By Nnamdi Akpa (Abakaliki) and Joke Falaju (Abuja)
10 August 2019   |   3:11 am
Ebonyi State government yesterday said that not less than 16 persons have been confirmed dead and dozens still in critical conditions following the outbreak of yellow fever.

• Experts Blame EIDs On Ecosystem Disruption
Ebonyi State government yesterday said that not less than 16 persons have been confirmed dead and dozens still in critical conditions following the outbreak of yellow fever.

Confirming the deaths to journalists in Abakaliki, the Permanent Secretary in the Ministry of Health, Dr. Chris Achi, said the incident took place in Ndungele community, Izzi Council, noting that the news came to him through a native.

He told newsmen that mysterious deaths had been occurring in the area, adding that before now the ministry had sensitised the people in rural areas to notify them when they experience strange things.
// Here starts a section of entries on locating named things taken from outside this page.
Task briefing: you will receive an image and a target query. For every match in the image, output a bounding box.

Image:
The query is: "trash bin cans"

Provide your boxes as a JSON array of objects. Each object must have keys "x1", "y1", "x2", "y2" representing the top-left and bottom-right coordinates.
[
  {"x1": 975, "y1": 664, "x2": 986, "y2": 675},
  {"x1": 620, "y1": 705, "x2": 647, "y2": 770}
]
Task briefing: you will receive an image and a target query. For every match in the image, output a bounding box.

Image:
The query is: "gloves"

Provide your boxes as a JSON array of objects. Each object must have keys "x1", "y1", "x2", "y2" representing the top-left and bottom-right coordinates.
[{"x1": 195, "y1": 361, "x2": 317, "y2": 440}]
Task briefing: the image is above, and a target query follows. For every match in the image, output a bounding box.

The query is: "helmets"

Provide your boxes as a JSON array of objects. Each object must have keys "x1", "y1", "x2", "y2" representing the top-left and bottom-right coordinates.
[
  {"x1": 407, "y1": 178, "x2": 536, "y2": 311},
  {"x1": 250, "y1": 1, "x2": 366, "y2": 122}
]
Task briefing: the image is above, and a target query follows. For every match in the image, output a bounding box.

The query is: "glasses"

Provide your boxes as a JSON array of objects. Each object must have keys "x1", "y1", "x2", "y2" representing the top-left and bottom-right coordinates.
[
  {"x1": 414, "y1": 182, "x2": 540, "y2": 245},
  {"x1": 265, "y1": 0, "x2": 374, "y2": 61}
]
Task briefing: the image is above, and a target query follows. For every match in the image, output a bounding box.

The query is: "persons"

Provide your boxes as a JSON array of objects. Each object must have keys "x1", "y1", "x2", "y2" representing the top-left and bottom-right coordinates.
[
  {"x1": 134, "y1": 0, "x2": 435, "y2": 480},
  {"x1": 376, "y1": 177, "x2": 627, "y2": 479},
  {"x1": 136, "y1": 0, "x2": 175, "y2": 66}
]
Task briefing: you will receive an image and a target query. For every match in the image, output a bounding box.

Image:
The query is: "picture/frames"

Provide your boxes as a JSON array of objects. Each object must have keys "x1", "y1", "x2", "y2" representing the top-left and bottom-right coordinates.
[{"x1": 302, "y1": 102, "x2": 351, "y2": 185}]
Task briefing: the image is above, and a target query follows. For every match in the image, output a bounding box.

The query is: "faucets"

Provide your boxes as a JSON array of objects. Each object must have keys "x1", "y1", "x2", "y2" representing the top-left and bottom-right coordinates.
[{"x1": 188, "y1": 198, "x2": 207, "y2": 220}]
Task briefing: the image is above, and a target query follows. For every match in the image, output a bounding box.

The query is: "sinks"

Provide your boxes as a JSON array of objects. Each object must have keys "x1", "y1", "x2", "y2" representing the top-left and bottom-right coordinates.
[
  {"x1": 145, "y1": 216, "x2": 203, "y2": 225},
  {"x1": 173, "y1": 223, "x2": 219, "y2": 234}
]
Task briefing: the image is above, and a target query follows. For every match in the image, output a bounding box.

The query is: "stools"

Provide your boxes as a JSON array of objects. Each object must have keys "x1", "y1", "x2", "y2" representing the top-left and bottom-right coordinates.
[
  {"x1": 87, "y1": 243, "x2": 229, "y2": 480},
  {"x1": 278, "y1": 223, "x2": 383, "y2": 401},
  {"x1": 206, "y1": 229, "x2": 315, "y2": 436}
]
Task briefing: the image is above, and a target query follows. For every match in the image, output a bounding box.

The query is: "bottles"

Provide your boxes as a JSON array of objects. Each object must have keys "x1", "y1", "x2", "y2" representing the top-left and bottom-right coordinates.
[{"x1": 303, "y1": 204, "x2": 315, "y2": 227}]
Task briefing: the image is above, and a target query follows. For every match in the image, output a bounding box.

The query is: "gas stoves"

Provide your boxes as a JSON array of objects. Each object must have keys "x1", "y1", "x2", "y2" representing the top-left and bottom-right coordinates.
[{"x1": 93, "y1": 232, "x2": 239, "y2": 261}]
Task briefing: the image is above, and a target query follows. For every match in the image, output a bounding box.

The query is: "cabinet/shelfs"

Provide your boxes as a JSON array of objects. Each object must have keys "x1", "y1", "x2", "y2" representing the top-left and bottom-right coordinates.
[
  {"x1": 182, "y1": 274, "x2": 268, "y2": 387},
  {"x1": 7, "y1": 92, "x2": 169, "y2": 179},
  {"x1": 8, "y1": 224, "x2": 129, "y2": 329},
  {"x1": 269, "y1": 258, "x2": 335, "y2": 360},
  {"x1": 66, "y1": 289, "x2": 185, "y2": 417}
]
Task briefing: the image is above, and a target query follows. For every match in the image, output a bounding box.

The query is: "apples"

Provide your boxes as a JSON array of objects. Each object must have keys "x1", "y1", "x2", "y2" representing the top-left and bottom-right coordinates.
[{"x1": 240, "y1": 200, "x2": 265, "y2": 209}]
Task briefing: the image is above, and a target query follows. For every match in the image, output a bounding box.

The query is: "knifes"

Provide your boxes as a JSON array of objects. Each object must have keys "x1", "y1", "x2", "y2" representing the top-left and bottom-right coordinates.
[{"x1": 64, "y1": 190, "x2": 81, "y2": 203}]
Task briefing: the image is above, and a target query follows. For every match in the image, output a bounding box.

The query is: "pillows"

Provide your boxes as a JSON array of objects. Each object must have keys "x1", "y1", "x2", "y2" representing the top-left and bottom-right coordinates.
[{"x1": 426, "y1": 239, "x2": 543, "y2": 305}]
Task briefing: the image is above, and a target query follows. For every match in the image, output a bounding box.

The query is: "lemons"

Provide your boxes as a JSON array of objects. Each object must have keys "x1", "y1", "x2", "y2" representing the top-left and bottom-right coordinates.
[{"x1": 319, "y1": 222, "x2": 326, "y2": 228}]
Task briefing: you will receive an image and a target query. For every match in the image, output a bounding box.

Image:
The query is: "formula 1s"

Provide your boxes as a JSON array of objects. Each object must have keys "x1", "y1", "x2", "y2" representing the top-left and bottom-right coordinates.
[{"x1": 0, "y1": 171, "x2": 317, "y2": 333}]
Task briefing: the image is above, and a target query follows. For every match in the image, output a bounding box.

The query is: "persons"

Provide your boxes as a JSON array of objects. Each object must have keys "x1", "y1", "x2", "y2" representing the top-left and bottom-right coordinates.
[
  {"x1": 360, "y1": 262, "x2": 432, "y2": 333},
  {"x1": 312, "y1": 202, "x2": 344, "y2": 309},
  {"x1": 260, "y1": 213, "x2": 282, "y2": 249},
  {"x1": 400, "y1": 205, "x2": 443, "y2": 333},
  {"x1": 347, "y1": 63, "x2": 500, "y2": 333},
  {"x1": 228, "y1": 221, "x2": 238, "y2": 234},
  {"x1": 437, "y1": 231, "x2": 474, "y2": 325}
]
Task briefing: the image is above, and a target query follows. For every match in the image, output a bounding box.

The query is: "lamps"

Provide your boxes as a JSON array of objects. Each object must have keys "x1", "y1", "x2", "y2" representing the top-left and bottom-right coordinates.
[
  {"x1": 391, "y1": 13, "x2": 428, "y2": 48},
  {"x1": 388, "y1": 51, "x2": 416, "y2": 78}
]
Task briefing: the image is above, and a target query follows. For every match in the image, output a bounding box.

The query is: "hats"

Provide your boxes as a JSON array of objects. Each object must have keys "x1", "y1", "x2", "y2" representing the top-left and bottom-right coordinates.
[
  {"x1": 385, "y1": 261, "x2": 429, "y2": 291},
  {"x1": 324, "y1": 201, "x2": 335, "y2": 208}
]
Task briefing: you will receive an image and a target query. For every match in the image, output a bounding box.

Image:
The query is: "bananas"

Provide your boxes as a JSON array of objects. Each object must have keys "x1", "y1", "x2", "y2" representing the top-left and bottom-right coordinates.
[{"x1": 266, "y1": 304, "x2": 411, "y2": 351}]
Achi advised residents to make use of health facilities in each of the 171 political wards in the state.

Meanwhile, medical experts have attributed the recurrence of Emerging Infectious Diseases (EIDs) to the inability of government to control the disruption of the ecosystem through human activities.

The experts stated this yesterday during the 5th African Conference on Emerging Infectious Diseases and Biosecurity organised by Global Emerging Pathogens Treatment Consortium (GET) in Abuja.

GET principal investigator, Prof. Akin Abayomi, noted that Africa had been destroying the ecosystem through the felling the forests, causing animals to move out of the forest into the human communities.

Shrinking natural resources, he said, is creating human competition for water leading to demographic conflict.

The don stressed the need for government to spend more on health care delivery research and creation of awareness, lamenting the lag between what government should be spending and what is being spent.

The chief operating officer, GET, Dr. Dotun Babadoye, lamented that the impact of changing climate and the increasing security challenges in Africa were having a combined effect on EIDs and biosecurity threat in the continent.